▶ What you will do
Count the lines in the data below that contain the string "centimetres". Reply with the number alone.

▶ Data supplied
= = = =
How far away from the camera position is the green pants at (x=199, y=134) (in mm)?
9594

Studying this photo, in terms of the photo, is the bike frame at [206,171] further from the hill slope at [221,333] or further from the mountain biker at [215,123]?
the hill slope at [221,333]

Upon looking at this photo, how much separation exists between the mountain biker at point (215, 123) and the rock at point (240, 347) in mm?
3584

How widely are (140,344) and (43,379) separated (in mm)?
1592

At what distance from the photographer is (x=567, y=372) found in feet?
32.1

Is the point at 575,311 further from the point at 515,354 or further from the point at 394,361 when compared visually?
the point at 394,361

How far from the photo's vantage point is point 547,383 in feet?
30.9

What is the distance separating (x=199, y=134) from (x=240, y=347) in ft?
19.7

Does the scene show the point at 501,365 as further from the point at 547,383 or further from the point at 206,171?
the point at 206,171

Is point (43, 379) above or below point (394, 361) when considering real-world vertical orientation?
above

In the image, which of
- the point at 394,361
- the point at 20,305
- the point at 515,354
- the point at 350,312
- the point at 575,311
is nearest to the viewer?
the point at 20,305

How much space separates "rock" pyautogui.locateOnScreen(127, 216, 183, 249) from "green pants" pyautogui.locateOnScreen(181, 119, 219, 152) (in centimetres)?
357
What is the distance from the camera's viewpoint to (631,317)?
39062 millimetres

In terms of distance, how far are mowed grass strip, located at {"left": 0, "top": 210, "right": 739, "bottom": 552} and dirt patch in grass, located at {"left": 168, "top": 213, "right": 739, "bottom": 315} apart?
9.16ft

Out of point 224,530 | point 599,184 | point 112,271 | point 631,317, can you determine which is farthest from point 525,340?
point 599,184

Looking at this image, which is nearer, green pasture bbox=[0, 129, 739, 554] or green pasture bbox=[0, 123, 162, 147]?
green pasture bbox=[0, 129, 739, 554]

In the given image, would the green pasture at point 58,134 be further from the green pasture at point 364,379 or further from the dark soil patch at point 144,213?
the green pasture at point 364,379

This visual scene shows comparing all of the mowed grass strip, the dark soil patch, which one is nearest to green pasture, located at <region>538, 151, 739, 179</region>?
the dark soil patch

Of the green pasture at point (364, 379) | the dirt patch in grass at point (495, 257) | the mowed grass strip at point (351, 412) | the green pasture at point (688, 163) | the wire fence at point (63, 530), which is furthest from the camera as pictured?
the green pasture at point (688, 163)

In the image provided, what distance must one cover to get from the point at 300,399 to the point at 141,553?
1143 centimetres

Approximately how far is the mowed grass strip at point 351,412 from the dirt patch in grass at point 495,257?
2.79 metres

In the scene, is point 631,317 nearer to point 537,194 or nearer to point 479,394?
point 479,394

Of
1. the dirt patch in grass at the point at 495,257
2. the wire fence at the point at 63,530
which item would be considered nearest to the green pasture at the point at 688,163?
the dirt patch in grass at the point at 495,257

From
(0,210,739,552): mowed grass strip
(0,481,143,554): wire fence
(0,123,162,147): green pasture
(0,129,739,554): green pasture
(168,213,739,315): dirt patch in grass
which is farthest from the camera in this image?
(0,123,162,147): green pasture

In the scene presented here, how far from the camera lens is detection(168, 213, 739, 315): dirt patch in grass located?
= = = =
▶ Output
2